→ **Data**
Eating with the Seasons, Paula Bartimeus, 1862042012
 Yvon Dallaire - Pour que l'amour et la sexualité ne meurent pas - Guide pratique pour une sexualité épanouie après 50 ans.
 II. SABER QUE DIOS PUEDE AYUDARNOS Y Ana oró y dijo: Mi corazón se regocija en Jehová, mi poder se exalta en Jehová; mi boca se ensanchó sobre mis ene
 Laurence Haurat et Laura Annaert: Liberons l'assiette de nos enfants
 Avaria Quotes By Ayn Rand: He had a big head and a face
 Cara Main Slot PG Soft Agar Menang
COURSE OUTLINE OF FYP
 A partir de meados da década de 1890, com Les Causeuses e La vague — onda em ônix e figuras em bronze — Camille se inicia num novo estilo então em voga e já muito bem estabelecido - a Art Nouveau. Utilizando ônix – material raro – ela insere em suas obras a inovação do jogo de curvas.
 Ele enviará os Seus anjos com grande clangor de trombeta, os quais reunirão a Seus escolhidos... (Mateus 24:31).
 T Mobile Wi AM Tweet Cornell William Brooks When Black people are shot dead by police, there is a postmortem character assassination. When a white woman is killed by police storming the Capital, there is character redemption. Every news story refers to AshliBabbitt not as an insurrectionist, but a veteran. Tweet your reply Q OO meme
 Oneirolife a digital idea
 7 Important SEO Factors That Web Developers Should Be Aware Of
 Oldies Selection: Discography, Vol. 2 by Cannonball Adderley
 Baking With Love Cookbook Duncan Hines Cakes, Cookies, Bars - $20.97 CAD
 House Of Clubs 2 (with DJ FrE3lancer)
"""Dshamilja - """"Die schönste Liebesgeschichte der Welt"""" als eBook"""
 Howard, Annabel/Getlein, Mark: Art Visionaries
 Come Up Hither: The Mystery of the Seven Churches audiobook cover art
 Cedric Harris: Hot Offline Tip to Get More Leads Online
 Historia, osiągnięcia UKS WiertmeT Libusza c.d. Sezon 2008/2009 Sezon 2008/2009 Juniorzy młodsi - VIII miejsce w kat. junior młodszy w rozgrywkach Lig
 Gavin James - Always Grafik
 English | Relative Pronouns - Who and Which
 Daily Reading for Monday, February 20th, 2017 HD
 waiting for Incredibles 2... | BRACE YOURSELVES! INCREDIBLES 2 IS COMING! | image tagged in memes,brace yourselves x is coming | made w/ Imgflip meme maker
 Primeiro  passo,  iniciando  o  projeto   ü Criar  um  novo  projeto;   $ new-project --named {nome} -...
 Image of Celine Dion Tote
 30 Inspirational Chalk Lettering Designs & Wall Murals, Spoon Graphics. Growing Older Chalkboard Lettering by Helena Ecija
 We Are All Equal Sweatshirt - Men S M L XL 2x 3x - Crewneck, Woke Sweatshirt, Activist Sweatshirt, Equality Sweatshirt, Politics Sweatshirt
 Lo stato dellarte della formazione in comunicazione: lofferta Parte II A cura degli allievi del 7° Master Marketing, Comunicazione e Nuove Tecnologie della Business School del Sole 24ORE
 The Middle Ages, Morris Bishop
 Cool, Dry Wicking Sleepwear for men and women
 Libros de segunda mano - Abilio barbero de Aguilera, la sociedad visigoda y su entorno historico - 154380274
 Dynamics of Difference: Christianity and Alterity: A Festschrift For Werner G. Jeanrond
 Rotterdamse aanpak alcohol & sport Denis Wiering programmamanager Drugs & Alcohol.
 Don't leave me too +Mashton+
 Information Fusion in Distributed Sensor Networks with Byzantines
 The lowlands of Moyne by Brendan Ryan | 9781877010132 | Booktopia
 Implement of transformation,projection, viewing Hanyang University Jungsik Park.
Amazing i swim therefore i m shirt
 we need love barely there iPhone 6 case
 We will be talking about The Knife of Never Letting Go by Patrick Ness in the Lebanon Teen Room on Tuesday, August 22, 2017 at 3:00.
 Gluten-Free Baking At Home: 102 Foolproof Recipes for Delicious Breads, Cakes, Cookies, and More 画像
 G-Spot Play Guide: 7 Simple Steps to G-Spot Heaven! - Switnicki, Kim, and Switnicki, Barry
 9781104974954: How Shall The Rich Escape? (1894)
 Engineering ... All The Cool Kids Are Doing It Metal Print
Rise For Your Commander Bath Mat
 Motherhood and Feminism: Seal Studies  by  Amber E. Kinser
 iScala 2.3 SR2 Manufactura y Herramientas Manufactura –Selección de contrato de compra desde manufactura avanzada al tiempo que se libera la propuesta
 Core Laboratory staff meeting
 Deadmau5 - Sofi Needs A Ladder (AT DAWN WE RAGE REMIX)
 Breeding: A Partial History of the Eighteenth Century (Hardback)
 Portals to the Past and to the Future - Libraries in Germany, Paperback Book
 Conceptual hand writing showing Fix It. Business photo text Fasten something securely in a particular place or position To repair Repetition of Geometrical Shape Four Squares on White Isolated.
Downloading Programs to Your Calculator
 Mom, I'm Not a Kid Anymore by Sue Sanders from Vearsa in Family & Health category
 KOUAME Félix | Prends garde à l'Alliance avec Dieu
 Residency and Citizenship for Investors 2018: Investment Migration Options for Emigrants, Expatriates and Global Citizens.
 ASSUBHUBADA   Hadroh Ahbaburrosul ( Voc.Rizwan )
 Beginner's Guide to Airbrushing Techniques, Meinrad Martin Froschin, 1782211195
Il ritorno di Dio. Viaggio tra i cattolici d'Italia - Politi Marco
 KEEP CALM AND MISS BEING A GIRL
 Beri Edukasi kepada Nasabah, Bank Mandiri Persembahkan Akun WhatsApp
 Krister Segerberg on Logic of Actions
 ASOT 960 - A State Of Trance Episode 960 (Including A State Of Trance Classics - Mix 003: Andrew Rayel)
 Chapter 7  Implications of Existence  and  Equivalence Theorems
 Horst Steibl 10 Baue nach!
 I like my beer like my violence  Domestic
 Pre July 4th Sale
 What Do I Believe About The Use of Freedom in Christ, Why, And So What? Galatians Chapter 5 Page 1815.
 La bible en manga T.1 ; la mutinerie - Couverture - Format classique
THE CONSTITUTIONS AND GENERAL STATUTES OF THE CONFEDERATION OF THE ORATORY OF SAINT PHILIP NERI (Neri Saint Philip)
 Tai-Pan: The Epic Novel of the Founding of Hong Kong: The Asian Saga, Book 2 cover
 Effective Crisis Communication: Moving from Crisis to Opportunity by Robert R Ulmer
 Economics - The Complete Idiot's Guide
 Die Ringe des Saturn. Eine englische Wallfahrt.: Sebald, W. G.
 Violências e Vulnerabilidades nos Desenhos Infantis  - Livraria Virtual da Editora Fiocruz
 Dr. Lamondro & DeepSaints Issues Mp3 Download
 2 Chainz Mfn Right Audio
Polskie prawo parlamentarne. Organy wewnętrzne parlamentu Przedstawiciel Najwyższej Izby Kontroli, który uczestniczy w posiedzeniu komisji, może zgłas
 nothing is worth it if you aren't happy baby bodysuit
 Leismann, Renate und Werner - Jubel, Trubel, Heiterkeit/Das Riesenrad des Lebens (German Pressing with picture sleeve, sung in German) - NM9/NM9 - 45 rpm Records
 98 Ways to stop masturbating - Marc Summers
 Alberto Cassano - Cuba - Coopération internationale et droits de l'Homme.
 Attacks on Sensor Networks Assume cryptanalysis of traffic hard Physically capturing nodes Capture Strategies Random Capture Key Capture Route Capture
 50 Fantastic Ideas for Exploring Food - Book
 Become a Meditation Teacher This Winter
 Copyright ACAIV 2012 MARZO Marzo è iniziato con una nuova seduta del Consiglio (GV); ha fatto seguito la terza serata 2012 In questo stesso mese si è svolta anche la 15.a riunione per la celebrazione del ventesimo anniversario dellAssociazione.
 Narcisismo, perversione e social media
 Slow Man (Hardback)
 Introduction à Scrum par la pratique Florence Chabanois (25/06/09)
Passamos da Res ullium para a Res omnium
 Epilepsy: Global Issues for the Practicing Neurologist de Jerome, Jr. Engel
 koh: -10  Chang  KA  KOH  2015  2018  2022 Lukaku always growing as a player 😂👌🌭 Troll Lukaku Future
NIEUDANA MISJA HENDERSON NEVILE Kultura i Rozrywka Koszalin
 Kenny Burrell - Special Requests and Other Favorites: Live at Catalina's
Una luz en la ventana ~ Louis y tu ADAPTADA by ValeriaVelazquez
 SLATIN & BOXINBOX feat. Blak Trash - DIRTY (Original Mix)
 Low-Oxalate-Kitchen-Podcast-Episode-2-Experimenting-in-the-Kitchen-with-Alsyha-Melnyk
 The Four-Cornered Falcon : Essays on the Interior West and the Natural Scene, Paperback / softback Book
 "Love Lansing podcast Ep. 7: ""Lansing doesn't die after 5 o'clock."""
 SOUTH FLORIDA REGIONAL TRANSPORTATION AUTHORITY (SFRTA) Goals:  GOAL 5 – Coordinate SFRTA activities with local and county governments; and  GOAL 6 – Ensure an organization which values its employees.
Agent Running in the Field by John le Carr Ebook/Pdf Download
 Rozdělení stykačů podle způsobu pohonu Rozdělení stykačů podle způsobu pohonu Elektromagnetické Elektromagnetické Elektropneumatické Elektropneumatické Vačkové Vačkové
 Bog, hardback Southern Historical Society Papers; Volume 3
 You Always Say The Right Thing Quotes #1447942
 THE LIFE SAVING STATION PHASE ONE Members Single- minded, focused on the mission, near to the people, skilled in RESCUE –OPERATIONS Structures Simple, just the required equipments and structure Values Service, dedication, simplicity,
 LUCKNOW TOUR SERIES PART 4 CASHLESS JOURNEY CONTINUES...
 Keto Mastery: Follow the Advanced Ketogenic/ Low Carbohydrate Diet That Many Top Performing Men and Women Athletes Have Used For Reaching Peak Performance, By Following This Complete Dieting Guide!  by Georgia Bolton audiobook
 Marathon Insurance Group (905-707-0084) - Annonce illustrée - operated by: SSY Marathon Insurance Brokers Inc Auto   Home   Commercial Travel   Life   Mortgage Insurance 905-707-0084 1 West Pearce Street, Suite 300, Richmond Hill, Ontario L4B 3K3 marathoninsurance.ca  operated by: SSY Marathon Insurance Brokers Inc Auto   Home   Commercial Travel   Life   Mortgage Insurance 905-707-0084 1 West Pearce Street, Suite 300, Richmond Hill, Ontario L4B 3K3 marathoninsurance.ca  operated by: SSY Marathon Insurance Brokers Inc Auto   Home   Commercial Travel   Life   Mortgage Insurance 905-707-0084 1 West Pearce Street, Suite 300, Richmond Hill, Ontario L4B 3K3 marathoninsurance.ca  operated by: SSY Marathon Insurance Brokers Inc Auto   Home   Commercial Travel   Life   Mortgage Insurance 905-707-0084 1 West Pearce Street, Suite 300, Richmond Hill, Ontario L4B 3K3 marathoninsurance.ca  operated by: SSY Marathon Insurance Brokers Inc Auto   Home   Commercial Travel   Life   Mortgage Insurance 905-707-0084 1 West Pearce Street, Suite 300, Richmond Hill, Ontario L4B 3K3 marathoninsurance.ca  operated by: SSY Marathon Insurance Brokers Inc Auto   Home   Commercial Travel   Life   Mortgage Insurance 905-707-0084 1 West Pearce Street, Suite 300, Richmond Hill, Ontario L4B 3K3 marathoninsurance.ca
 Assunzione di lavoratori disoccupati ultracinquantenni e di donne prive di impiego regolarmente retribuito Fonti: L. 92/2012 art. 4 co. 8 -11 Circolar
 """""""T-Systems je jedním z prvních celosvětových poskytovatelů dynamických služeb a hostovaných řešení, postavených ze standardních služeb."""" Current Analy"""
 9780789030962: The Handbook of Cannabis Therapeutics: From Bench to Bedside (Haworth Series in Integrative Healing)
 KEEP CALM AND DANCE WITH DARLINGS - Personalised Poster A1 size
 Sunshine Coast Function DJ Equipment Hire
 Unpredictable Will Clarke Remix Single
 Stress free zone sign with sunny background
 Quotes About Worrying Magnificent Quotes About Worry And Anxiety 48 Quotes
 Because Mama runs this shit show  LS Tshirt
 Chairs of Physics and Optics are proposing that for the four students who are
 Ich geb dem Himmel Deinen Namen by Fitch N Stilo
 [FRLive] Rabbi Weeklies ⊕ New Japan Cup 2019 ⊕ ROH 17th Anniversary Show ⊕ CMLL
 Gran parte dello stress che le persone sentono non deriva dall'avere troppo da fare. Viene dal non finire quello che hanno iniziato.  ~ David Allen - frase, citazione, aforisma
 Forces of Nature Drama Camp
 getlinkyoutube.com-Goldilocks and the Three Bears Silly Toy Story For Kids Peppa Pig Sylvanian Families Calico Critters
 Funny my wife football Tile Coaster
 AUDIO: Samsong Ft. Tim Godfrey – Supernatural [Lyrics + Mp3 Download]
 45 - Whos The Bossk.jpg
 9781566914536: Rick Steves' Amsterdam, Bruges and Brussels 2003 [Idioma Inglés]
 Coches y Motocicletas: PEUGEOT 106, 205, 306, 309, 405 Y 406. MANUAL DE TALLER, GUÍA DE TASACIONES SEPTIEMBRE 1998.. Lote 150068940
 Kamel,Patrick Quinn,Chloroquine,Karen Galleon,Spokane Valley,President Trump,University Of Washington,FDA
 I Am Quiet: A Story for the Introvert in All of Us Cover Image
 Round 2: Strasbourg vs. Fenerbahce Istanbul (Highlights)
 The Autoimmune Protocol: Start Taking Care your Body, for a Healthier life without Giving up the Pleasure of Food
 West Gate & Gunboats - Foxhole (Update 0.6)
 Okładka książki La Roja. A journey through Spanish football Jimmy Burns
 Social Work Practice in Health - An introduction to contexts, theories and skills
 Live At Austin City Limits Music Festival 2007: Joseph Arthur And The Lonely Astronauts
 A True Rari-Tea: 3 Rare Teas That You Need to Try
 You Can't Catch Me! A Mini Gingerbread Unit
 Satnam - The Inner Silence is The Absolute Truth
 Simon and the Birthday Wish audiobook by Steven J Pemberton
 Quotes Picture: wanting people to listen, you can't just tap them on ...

→ **What to work on**
Return only the lines running from the line with "Gran parte dello" to the last line of the records, both included, exactly as written.

→ **Response**
 Gran parte dello stress che le persone sentono non deriva dall'avere troppo da fare. Viene dal non finire quello che hanno iniziato.  ~ David Allen - frase, citazione, aforisma
 Forces of Nature Drama Camp
 getlinkyoutube.com-Goldilocks and the Three Bears Silly Toy Story For Kids Peppa Pig Sylvanian Families Calico Critters
 Funny my wife football Tile Coaster
 AUDIO: Samsong Ft. Tim Godfrey – Supernatural [Lyrics + Mp3 Download]
 45 - Whos The Bossk.jpg
 9781566914536: Rick Steves' Amsterdam, Bruges and Brussels 2003 [Idioma Inglés]
 Coches y Motocicletas: PEUGEOT 106, 205, 306, 309, 405 Y 406. MANUAL DE TALLER, GUÍA DE TASACIONES SEPTIEMBRE 1998.. Lote 150068940
 Kamel,Patrick Quinn,Chloroquine,Karen Galleon,Spokane Valley,President Trump,University Of Washington,FDA
 I Am Quiet: A Story for the Introvert in All of Us Cover Image
 Round 2: Strasbourg vs. Fenerbahce Istanbul (Highlights)
 The Autoimmune Protocol: Start Taking Care your Body, for a Healthier life without Giving up the Pleasure of Food
 West Gate & Gunboats - Foxhole (Update 0.6)
 Okładka książki La Roja. A journey through Spanish football Jimmy Burns
 Social Work Practice in Health - An introduction to contexts, theories and skills
 Live At Austin City Limits Music Festival 2007: Joseph Arthur And The Lonely Astronauts
 A True Rari-Tea: 3 Rare Teas That You Need to Try
 You Can't Catch Me! A Mini Gingerbread Unit
 Satnam - The Inner Silence is The Absolute Truth
 Simon and the Birthday Wish audiobook by Steven J Pemberton
 Quotes Picture: wanting people to listen, you can't just tap them on ...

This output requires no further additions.